As we approach the end of 2021, a married couple has an opportunity to invest up to $40,000 in I bonds. Each spouse can purchase $10,000 before year-end 2021 and then buy an additional $10,000 each in early January 2022, for a total investment of $40,000.
I bonds earn interest for 30 years unless you redeem them. You are permitted to sell them after one year, although you will forfeit the previous three months of interest. After five years, you are allowed to sell your I bonds penalty-free.
The current composite I bond rate (fixed rate + inflation rate) is 7.12%. The fixed-rate remains the same for the life of the I bond. The semiannual inflation adjustment is determined by the rate of change in the headline CPI inflation rate between the rolling six months of March and September. The composite rate can never go below zero, even during rare periods when the inflation rate turns negative.
Interest on an I bond is a combination of two rates:
A fixed rate of return which remains the same throughout the life of the I bond
andA variable inflation rate which we calculate twice a year, based on changes in the nonseasonally adjusted Consumer Price Index for all Urban Consumers (CPI-U) for all items, including food and energy (CPI-U for March compared with the CPI-U for September of the same year, and then CPI-U for September compared with the CPI-U for March of the following year).
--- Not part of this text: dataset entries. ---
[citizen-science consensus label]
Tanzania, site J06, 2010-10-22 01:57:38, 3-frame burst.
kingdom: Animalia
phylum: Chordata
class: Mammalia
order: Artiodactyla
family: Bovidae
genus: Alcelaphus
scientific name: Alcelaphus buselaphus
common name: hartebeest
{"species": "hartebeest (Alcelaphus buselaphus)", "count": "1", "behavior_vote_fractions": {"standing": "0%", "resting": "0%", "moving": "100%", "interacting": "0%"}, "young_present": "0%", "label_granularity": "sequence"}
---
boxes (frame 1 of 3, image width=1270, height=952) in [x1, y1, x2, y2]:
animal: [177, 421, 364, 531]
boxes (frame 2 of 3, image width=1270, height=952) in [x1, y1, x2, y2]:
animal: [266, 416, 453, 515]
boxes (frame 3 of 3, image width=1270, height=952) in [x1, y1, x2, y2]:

Interest is earned on the bond every month. The interest is compounded semiannually: twice a year, the interest the bond earned in the previous six months is added to the bond's principal value; then, interest for the next six months is calculated using this adjusted principal.
The interest and principal are paid to you when you cash the bond.
Source: U.S. Treasury
I bonds receive favorable tax treatment as well. Savings bonds are exempt from state and local taxes, except for estate/inheritance taxes. Interest earned on I bonds is subject to federal income taxes; however, you can defer reporting the interest until you redeem the bond. You may also receive special tax treatment when the bond owner pays qualified higher education expenses at an eligible institution.
Reporting the interest all at once at the end
Most people defer reporting the interest, putting it off until they are filing a federal income tax return for the year in which they receive what the bond is worth including the interest.
When electronic I Bonds in a TreasuryDirect account stop earning interest, they are automatically cashed and the interest earned is reported to the IRS.
You can see the interest on your IRS Form 1099-INT.
If a financial institution pays the bond, you will receive a paper 1099-INT from that financial institution either soon after you cash your bonds or within the first two months after the end of the year in which you cash your bonds.
If you cash electronic bonds in your TreasuryDirect account, your 1099-INT will be available early the next year in your account.
Source: U.S. Treasury
In an environment of zero rates, Series I savings bonds stand out as an excellent investment vehicle that provides conservative investors safety, liquidity, and inflation protection.